Final Result: In the end, your stack will have one element left. This is the result of the postfix expression evaluation.

## Illustration

To get a real feel for evaluating postfix expressions using a stack, let's walk through a simple example. Imagine we have the postfix expression 6 5 2 3 + - *. Here's how we'd evaluate it step by step:

Start with an empty stack: Imagine a clean slate, ready to be written on.

• Scan 6: It's an operand, so push 6 onto the stack. Our stack now has one element: [6].

• Scan 5: Another operand. Push 5 onto the stack, making it [6, 5].

• Scan 2: Again, an operand. Our stack grows to [6, 5, 2].

• Scan 3: Operand. The stack becomes [6, 5, 2, 3].

• Scan +: An operator. Pop 3 & 2 (the top two elements) off the stack & add them. 2 + 3 = 5. Push this result back onto the stack, leaving us with [6, 5, 5].

• Scan -: Operator time. Pop the top two elements (5 & 5), subtract the second from the first (5 - 5 = 0), & push the result (0) back. The stack now looks like [6, 0].

• Scan *: Last operator. Pop 0 & 6, multiply them (6 * 0 = 0), & push the result back. Our stack, now just [0], holds the final result.

So, the result of the postfix expression 6 5 2 3 + - * is 0. By breaking it down step by step, we can see how each part of the expression affects the stack & leads to the final answer.

## Postfix Evaluation for Multi-digit Numbers

When dealing with multi-digit numbers in postfix expressions, the approach remains largely the same, but with a slight twist.
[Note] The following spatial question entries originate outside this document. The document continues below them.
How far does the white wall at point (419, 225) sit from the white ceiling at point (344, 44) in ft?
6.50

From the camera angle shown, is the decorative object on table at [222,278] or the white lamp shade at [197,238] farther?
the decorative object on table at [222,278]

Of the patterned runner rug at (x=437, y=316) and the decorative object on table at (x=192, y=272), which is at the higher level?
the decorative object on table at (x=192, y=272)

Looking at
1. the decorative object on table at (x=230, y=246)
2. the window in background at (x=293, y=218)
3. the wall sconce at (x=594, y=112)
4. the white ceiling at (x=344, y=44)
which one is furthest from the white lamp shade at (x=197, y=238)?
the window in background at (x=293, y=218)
The key difference is in how we interpret the numbers during the scanning phase. Here's how it goes:

### Reading the Expression

As we scan the expression, we need to be mindful of spaces or delimiters that separate numbers. Unlike single-digit numbers, multi-digit numbers can't be read one character at a time.

### Pushing Numbers onto the Stack

Whenever we come across a number (now it could be more than one digit long), we read the entire number, treating spaces as the separator. This whole number is then pushed onto the stack as a single entity.
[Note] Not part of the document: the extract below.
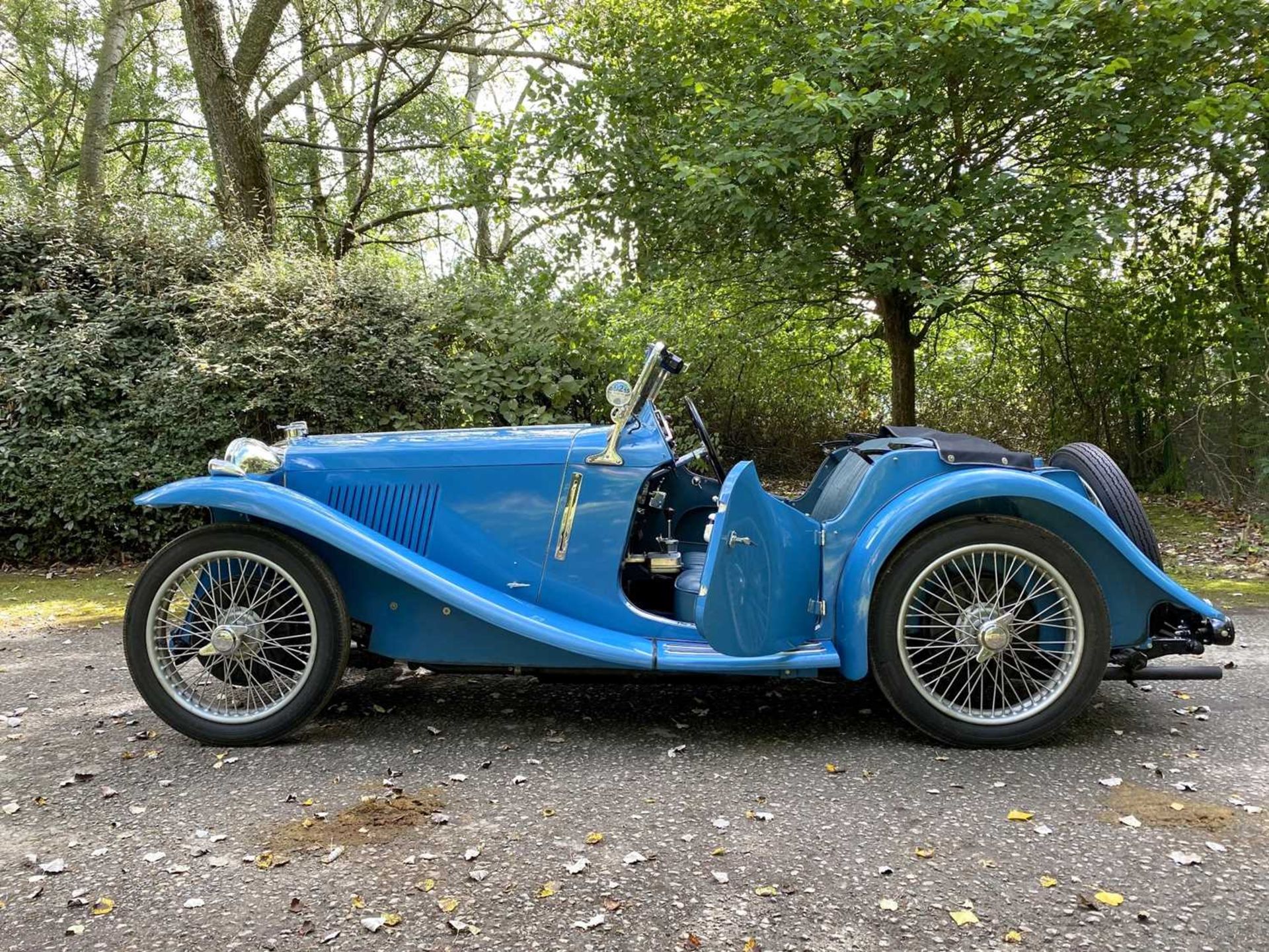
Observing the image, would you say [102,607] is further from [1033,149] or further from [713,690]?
[1033,149]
### Operators Work the Same

When we encounter an operator, the process is the same as with single-digit expressions. We pop the top two numbers from the stack, perform the operation, and push the result back onto the stack.

For example, let's evaluate the postfix expression 23 8 7 + *. Here's the step-by-step breakdown:

• Scan and push 23: The stack now has [23].

• Scan and push 8: The stack becomes [23, 8].

• Scan and push 7: Now, the stack is [23, 8, 7].

• Encounter +: Pop 8 and 7, add them (8 + 7 = 15), and push 15 back. The stack updates to [23, 15].

Encounter *

• Pop 23 and 15, multiply (23 * 15 = 345), and push the result 345 back onto the stack.

• With the final stack being [345], we conclude that 345 is the result of the expression 23 8 7 + *.

This method extends the utility of postfix expressions to accommodate more complex and realistic numerical computations, making them even more powerful in practical applications.

## Frequently Asked Questions

### Why use postfix notation instead of the more common infix notation?

Postfix notation simplifies the computation process for computers. It eliminates the need for parentheses, making the order of operations clear & straightforward, which is not always the case with infix notation.

### Can postfix evaluation handle operations beyond basic arithmetic like addition and subtraction?

Absolutely. Postfix evaluation is versatile & can handle a wide range of operations, including multiplication, division, exponentiation, & even more complex functions, as long as the operation involves taking a certain number of operands from the stack & pushing the result back.

### How does the stack help in evaluating postfix expressions?

The stack provides an organized way to manage operands & operators. By following the "last in, first out" principle, it ensures that the most recent operands are used with the most recent operator, maintaining the correct order of operations without needing parentheses.

## Conclusion

In this article, we've learned the essentials of evaluating postfix expressions, a fundamental concept that's instrumental in understanding computer arithmetic operations. Starting with the basics of using a stack for evaluation, we looked into the process step by step, even tackling multi-digit numbers to show the method's applicability to more complex expressions.